What Happens to an RRSP Upon Death?
To put it rather simply, a Registered Retirement Savings Plan (“RRSP”), is a tool created by the Government of Canada designed to help individuals invest and/or save for their inevitable retirement. The RRSP program provides incentives to individuals who contribute to it in the form of tax advantages, in order to encourage individuals to save. For a detailed breakdown of what an RRSP is and all its advantages, please refer to the hyperlink above.
What is an RRSP Annuitant?
As defined by the Government of Canada, a registered retirement savings plan (RRSP) annuitant is the person for whom a retirement plan provides retirement income.
What happens to the RRSP funds upon death?
The Canada Revenue Agency (“CRA”) has attempted, over the years, to clarify this matter for individuals to adequately prepare for death’s financial consequences. Generally, upon death of the annuitant, the RRSP issuer (usually a bank or trust company) will prepare a slip to describe how the funds from the RRSP account are to be paid out.
There are three distinct periods that matter for our purposes:
- The day the annuitant died;
- From the day after death until December 31 of the year after the year of death; and
- From January 1 of the year after the period described in #2 to the date the RRSP property is distributed.
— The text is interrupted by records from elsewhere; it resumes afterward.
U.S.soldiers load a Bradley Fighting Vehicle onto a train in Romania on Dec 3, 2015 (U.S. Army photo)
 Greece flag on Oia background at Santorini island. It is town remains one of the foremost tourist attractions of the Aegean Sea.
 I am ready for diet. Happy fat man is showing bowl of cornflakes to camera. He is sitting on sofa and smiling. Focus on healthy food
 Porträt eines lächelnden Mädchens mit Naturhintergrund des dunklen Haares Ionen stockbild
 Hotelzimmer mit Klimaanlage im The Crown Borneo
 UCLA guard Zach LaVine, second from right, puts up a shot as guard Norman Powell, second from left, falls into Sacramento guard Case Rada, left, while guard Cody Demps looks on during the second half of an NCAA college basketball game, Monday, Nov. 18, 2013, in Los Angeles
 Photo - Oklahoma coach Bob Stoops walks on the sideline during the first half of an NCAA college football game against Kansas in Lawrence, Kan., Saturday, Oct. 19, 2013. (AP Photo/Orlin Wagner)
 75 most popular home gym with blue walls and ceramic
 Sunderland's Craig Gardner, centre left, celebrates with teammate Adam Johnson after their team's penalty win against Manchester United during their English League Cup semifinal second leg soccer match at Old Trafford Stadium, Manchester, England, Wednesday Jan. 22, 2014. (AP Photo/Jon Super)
These periods are used to calculate which individual will be reporting the RRSP value on their tax return and will determine which slip the RRSP issuer issues to the individual.
Day the Annuitant Died
The amount of the RRSP for the purpose of this section will be deemed to be the Fair Market Value (“FMV”) of the RRSP account. The CRA considers that the annuitant received the amount at the time of death, so the amount will be reported in box 34 of a T4RSP slip issued by the issuer. The annuitant will be the individual who must report the amount on their final tax return for the purposes of this section.
Day after Death until December 31 of the Year after the Year of Death
This section will depend highly on whether the RRSP is matured or unmatured. A matured RRSP is one that is actively paying out income to the annuitant, whereas an unmatured RRSP has not yet started to pay a retirement income. For both matured and unmatured accounts, the amount to claim will be the income earned in the RRSP during the subject period. If the RRSP is unmatured, the income paid to the beneficiary is reported in box 18 of the issuer’s T4RSP slip, whereas if the RRSP is matured, the income is reported in box 28 of the T4RSP issued to the beneficiary.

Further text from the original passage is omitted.